Hi everyone. If I wanted to say put a cool whip (or something similar?) on a pie, would it stay together or would it eventually melt down.  I need to have the pie out for a good hour to an  hour and a half before serving it.

Thanks : )


----------



## Andy M. (Mar 14, 2013)

Please don't use Cool Whip.

Real whipped cream will do the trick:
​ *Whipped Cream*​ 
   2 C            Heavy Cream
1 Tb            Vanilla Extract
  ¼ C            Confectioners Sugar

   Chill a stainless steel bowl and the beaters (or whisk) in the freezer prior to use.

  Add the cream and vanilla to the bowl and whip at high speed until soft peaks form.

  Add the sugar and continue to whip until stiff peaks are obtained.


----------



## legend_018 (Mar 14, 2013)

Thanks!


----------



## jkath (Mar 14, 2013)

Another thought - if you don't want the whip deflating, whipped coconut milk will not lose it's integrity, even overnight in the fridge. Plus, it's really rich and creamy, and you can add as much or as little sugar as you'd like. Whip It Good! Coconut Cream, That Is… | sockmonkeyskitchen


----------



## Aunt Bea (Mar 14, 2013)

I would be concerned about whipped cream holding up for that long without some type of stabilizer.

An old German pastry chef in our city used to mix equal parts of whipped cream and Rich Whip together because he felt it gave the taste of the fresh whipped cream along with a certain amount of stability.  Rich Whip is a Cool Whip like product.

If this is for an important event in your life I would try an experiment.   A tub of Cool Whip vs a 1/2 pint of whipped cream and then a combination of the two.  The test won't cost more than three bucks and it will give you some peace of mind.

I guess I am sort of a coward!


----------



## Andy M. (Mar 14, 2013)

Aunt Bea said:


> I would be concerned about whipped cream holding up for that long without some type of stabilizer.
> 
> An old German pastry chef in our city used to mix equal parts of whipped cream and Rich Whip together because he felt it gave the taste of the fresh whipped cream along with a certain amount of stability.  Rich Whip is a Cool Whip like product.
> 
> ...



Aunt Bea, SO uses this recipe with cocoa powder added as a frosting for a chocolate cake.  It holds up quite well.  I've used it as written above and it holds up well as a dessert topping for quite some time.

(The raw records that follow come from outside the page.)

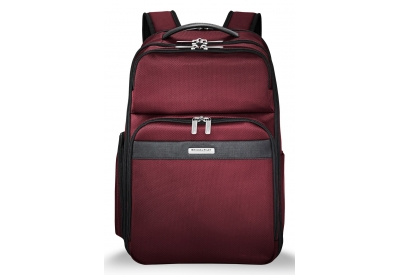 Briggs-and-Riley - TP465-46 - Backpacks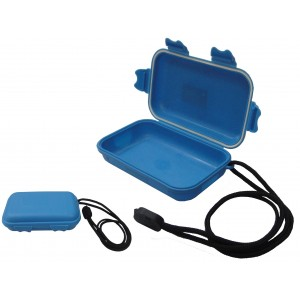 http://www.oxystem.com/324-thickbox/waterproof-case-130x80x36mm-ip67.jpg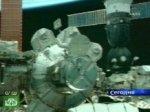 Экипаж МКС устроил погоню за рекордами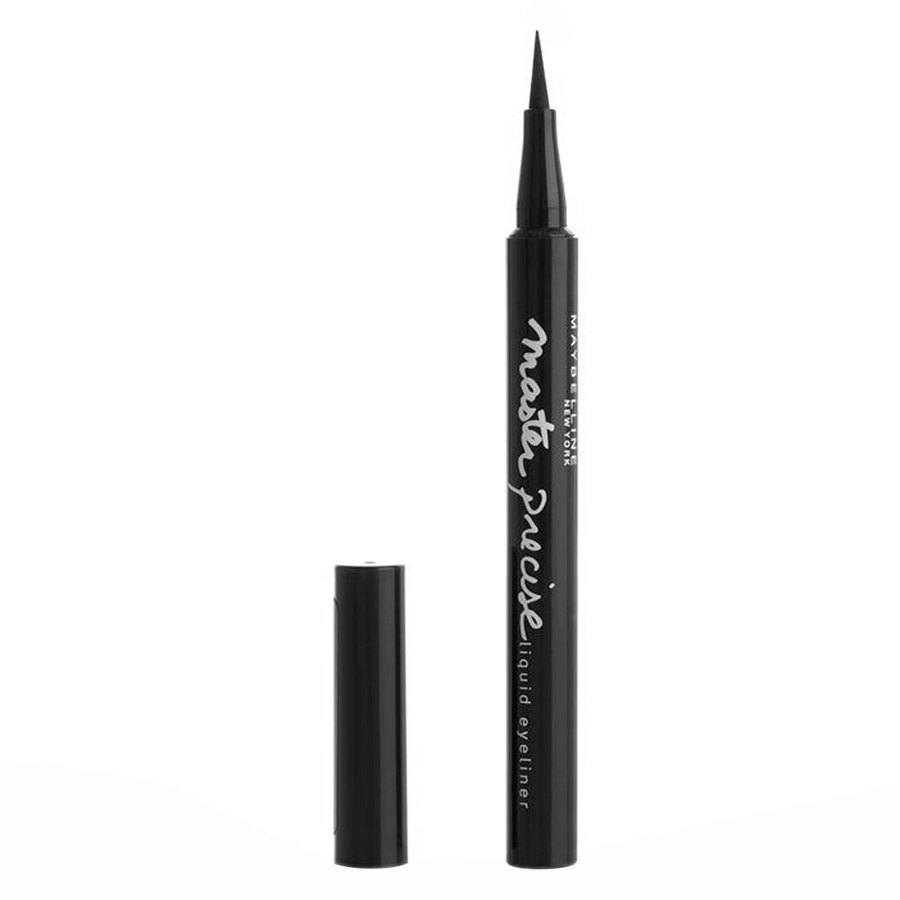 Maybelline Master Precise Liquid Liner – 001 Forest Brown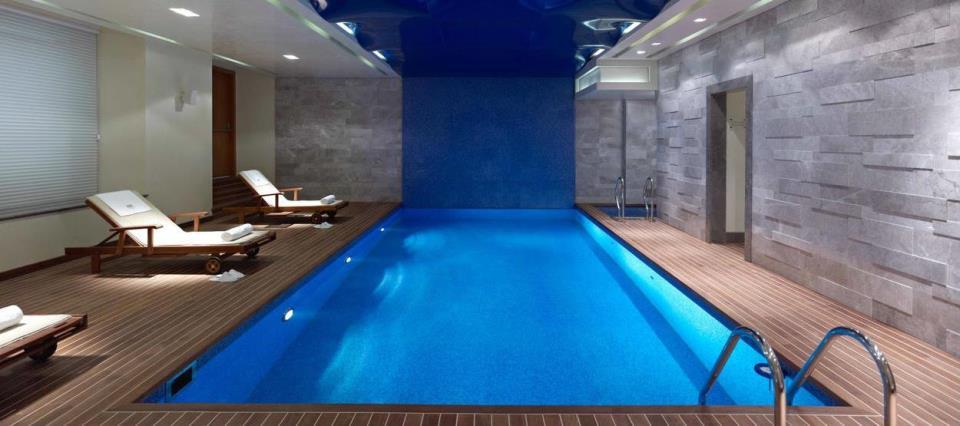 Pera Palace Jumeirah - Istanbul - Spa (3).jpg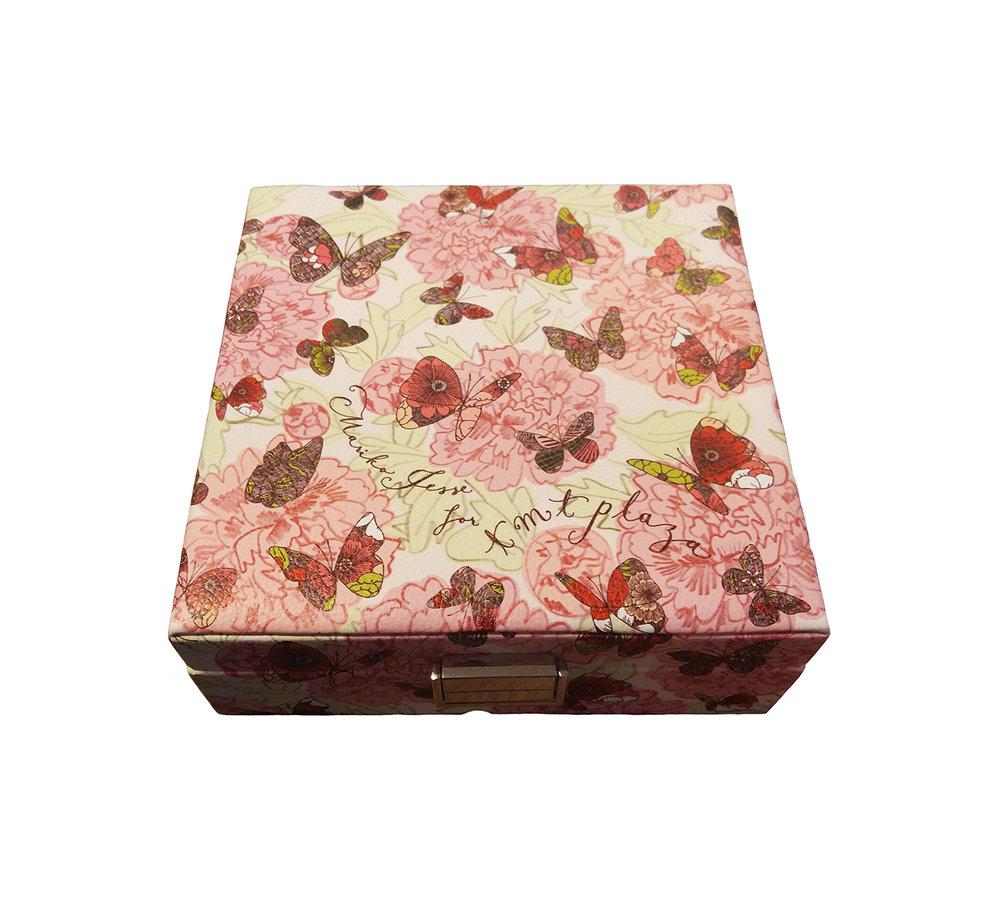 tmt plaza box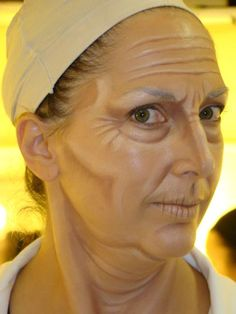 old age makeup - Google Search: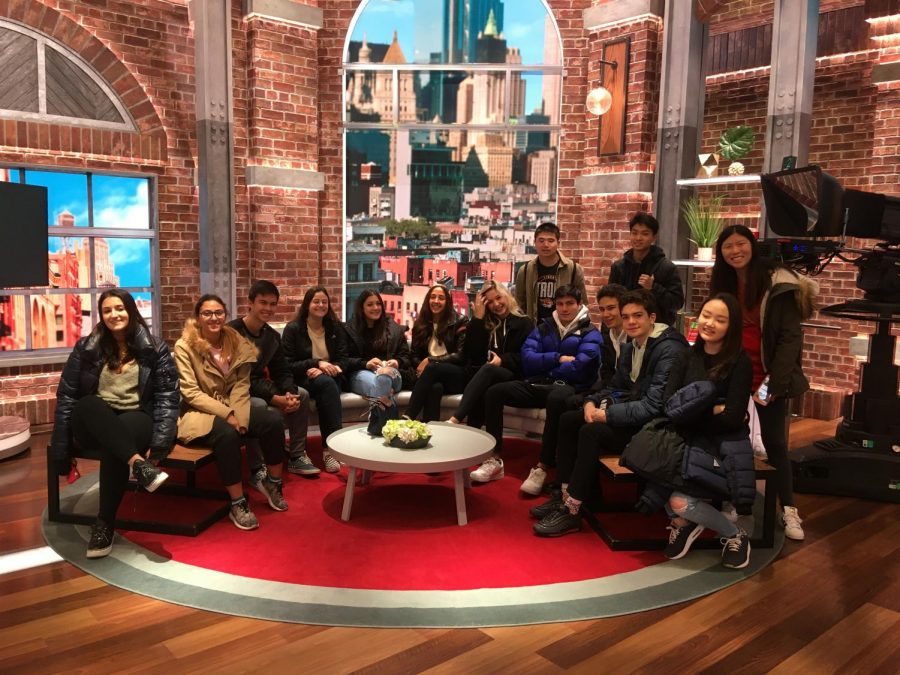 The Journalism class in the New Day studio at CNN in New York.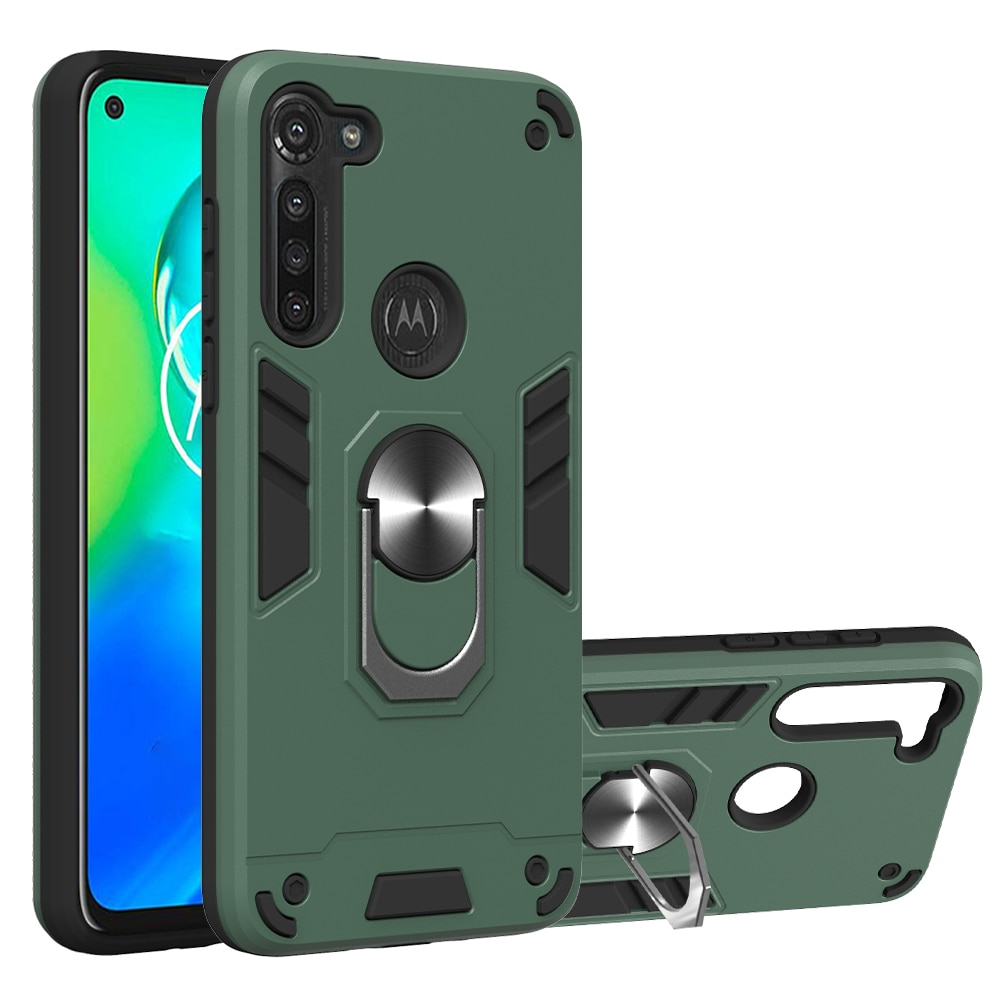 For Motorola Moto G8 Power Case Hard With Stand Ring magnet shockproof Armor protective back cover C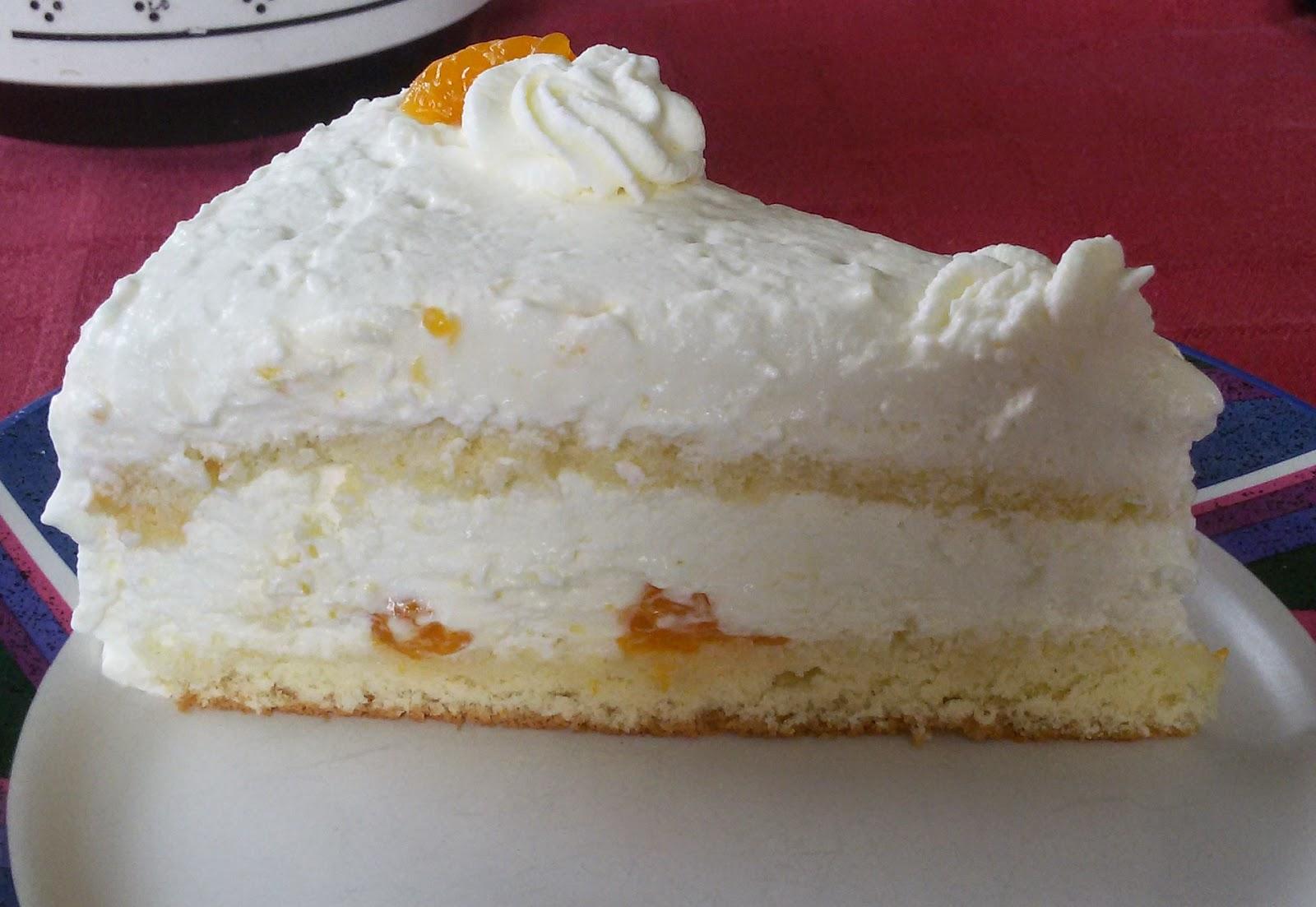 Beautylala Mandarinen Quark Sahne Torte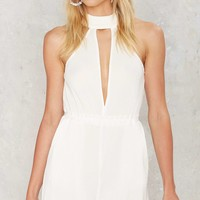 Fold Me Tight Cutout Romper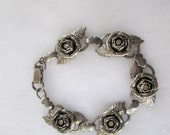 SILVER ROSES BRACELET, stainless bracelet, vintage roses, vintage bracelet, roses bracelet, rose rhinestones, bracelet roses, .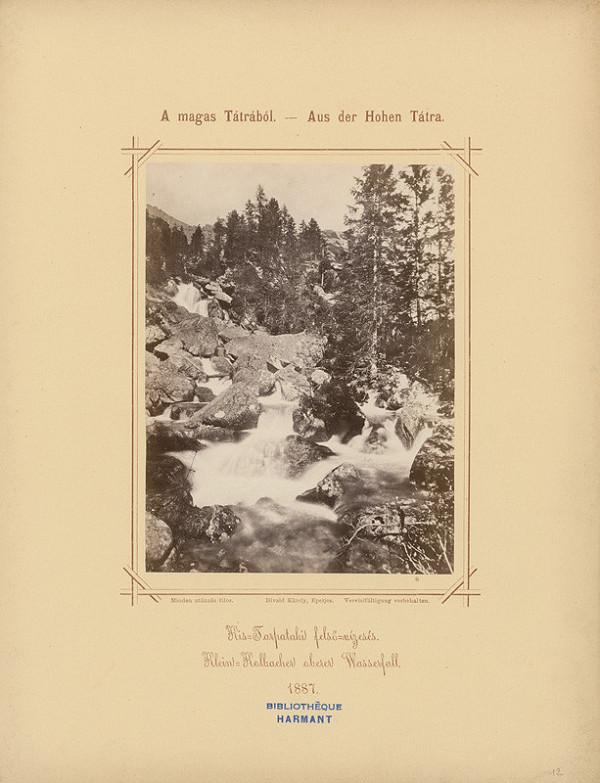 Karol Divald – Horný vodopád na Malom Studenom potoku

I think the cornstarch in the confectioners sugar stabilizes the whipped cream.


----------



## Aunt Bea (Mar 14, 2013)

Andy M. said:


> Aunt Bea, SO uses this recipe with cocoa powder added as a frosting for a chocolate cake.  It holds up quite well.  I've used it as written above and it holds up well as a dessert topping for quite some time.
> 
> I think the cornstarch in the confectioners sugar stabilizes the whipped cream.



The cornstarch may be the key, I normally use granulated sugar.

I'm still a coward!


----------



## Andy M. (Mar 14, 2013)

Aunt Bea said:


> The cornstarch may be the key, I normally use granulated sugar.
> 
> I'm still a coward!




Sounds like a good reason to do a test dessert.  For scientific purposes only, of course.


----------



## Aunt Bea (Mar 14, 2013)

Andy M. said:


> Sounds like a good reason to do a test dessert.  For scientific purposes only, of course.



absolutely!


----------